Did you catch the LIVE I did with Alisa Kennedy Jones yesterday? If not, here it is:
It was a blast. Alisa has become a friend and colleague, but way before I knew her I fell in love with her memoir, Gotham Girl Interrupted: My Misadventures in Motherhood, Romance, and Epilepsy
Alisa writes like she’s talking right at you, her brilliant brain firing on all cylinders and then some. I knew nothing about epilepsy before I picked up this book, and her electric prose changed my world. Take this, for example…
What I saw was all the light in the universe, even the little bits you cannot see, a hundred thousand sparklers from a galaxy far, far away. Not entirely blinding, but close. In it I could feel the universe eddying like a fast-flowing river of stars. … Like being trapped in the Van Gogh painting, Starry Night in swift, oceanic motion, but it was more than light. It was a feeling of transcendence, of unstoppable ecstasy, accompanied by divine, chromatic effects: a rapturous, paradisiacal stillness and glow. Amid the rushing of countless points of white light, I felt myself wrestling blindly for this luminous new inner geography, to get back from it and put words around it, to observe it. All I could get out, or hear myself say was, “It’s a lightning storm in my head.” No deep, jack Handy thoughts. Nothing profound. Just star stuff. It was unbearably bright and impossibly close, but still, I didn’t want it to stop because it was beautiful. Ecstatic even. It was the electric.

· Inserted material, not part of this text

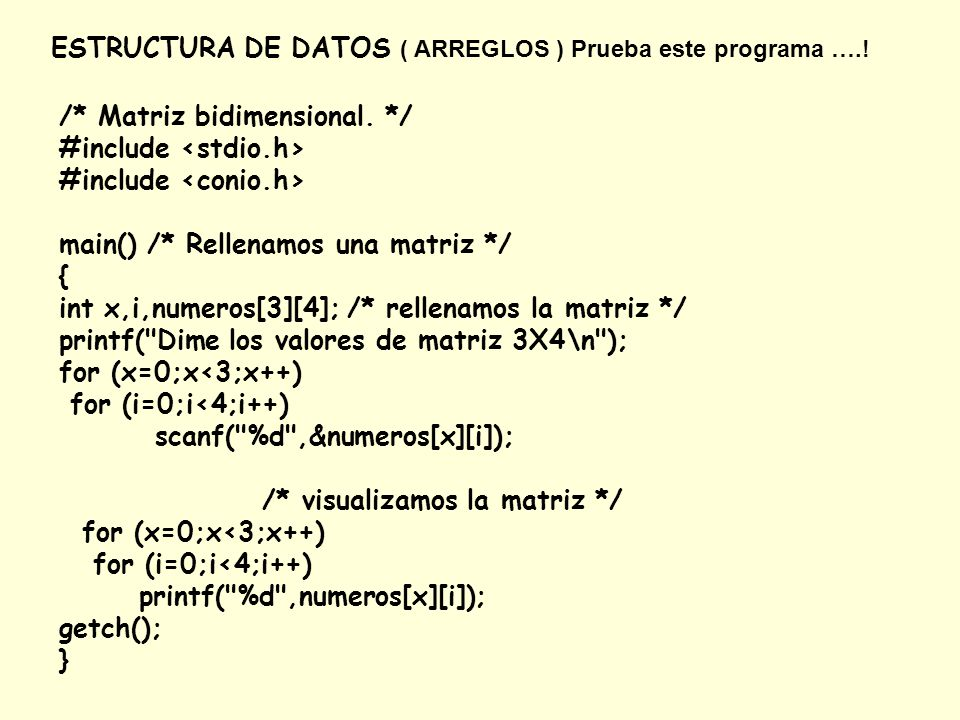 ESTRUCTURA DE DATOS ( ARREGLOS ) Prueba este programa ….!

Anyone who’s experienced that and returned to tell the tale gets my vote. I picked up her memoir and was let in to her world of stars and broken bones and it was the ecstasy and catastrophe that told me I could trust her. As she goes on to say in our conversation, for a long while, the seizures identified her completely. She was an epileptic rather than a person with epilepsy. Now, fifteen years on, she lives with it and lives her life. She chooses the full life experience. Hot sauce and ice cream. Yes please.